Analysis of Canine TCR data from Zuleger et al 2024 (only two small samples)

This material is the same as in the Canine TCR analysis, the only difference is that we are only using the two samples available in the repository.

For this example, we assume that SatTCR is already downloaded, snakemake and docker are already installed in the system, and that the docker images are already pulled, i.e. we assume that the first steps of the Getting started page are already done.

We also assume that we are located in the SatTCR directory after cloning the repository:

git clone git@github.com:Ong-Research/SatTCR
cd SatTCR

Additional files to download

MIXCR’s license: This can be downloaded from their website: https://mixcr.com/mixcr/getting-started/milm/. We rename the file as license_mixcr, and the name is coded in the mixcr/license_file field in the config file.
IMGT reference file: This can be downloaded from the repseqio repository release: https://github.com/repseqio/library-imgt/releases. In the screenshot below, we can see that the IMGT file could be imgt.202214-2.sv8.json after decompressing it.

Screenshot of the repseqio repository release page

Making the `samples.csv` file

The name of this file is coded in the config file samplefile entry. For the moment, we assume that the sequencing files are located in the data folder. For example, in this repository, we have the following files:

ls data

K9013v01-rxn1_S425_L003
K9013v01-rxn2_S426_L003

These are two paired RNA-seq files corresponding to two samples; so the samples.csv looks as:

sample_name,sample_file
sample1,data/K9013v01-rxn1_S425_L003
sample2,data/K9013v01-rxn2_S426_L003

The first column is the name that is going to be used for the respective samples, and the second one is the name of the file until the “_R1” / “_R2” parts. The remaining part of the file names is defined in the suffix entry of the configuration file. In the case of these two files, that is _001.fastq.gz.

Running the pipeline

Quality control

The quality control module of the pipeline does the following:

Runs fastqc for every sequencing file, and gather all the results in a multiqc report.
Uses dada2’s to plot quality profiles.

The underlying assumption for this step is the that docker images for the fastqc, multiqc and rquarto have been installed already. After this steps are completed, then run with 4 cores:

snakemake -c4 qc

Using the rule:

snakemake -c4 qc_report

will generate the QC page of the complete report. Alternatively, the quality profiles are saved in the figs directory, and one of them looks like:

Figure 1: Quallity profile for the tech1 files

Each panel in the plot correspond to one of the sequence files for the sample:

The x-axis corresponds to the nucleotides in the sequences, labeled as Cycles, and the y-axis correspond to the quality score for each nucleotide in each sequence.

BRIEF A:
In the SatTCR walkthrough, what is the downloaded MIXCR license file renamed to?
BRIEF B:
According to the SatTCR walkthrough, why does the second column of samples.csv give each file name only up to the "_R1" / "_R2" parts? Answer in one to three sentences.

EXCERPTED DATA:
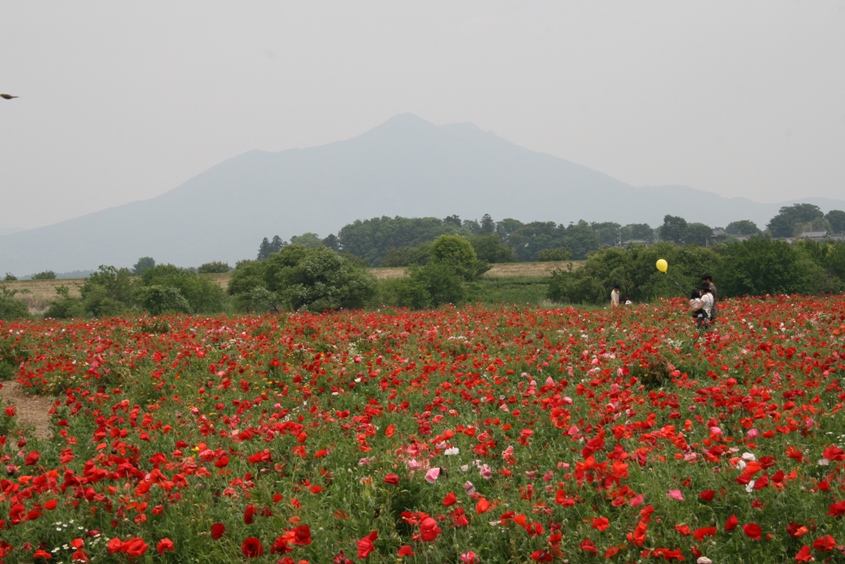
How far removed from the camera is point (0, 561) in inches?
158

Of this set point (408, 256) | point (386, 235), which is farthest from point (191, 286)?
point (386, 235)

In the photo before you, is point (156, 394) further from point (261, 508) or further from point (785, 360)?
point (785, 360)

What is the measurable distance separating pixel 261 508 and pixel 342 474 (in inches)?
36.4

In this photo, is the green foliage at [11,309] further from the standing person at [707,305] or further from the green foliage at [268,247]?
the green foliage at [268,247]

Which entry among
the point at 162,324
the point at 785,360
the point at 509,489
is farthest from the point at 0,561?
the point at 162,324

WRITTEN RESPONSE A:
license_mixcr

WRITTEN RESPONSE B:
The rest of each file name is defined in the suffix entry of the configuration file. For these two files, that suffix is _001.fastq.gz.